§ **Task requirements**:
Copy the part of the listing that runs from the line containing "How far would" through the end of the listing, replacing "bush" with "shrub" and leaving everything else unchanged.

§ **Data provided**:
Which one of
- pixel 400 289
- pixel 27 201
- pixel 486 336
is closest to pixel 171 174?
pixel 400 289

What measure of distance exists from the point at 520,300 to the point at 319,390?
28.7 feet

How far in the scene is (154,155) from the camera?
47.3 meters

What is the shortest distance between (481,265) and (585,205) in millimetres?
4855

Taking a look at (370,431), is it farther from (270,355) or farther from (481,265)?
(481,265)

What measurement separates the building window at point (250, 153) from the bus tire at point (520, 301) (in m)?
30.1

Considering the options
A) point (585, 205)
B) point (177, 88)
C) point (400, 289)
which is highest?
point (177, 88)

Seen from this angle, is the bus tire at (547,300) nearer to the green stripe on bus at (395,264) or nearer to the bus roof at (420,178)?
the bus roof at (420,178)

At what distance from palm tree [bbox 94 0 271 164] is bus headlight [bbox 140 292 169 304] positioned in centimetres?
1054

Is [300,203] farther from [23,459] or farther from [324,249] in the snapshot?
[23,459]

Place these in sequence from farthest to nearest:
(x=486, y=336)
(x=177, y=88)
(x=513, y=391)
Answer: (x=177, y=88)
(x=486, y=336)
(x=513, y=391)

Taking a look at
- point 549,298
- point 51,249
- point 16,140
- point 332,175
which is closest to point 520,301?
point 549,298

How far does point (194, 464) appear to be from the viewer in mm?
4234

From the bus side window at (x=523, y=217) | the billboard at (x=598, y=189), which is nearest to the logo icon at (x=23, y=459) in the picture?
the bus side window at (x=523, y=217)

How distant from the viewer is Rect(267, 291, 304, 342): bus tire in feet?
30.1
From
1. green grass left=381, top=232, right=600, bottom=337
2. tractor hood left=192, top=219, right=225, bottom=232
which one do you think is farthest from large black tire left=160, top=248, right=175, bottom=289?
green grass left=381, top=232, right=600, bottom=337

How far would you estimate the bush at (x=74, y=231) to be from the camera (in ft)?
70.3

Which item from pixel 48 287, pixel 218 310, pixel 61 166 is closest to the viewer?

§ **Worked solution**:
How far would you estimate the shrub at (x=74, y=231) to be from the camera (in ft)?
70.3

Which item from pixel 48 287, pixel 218 310, pixel 61 166 is closest to the viewer?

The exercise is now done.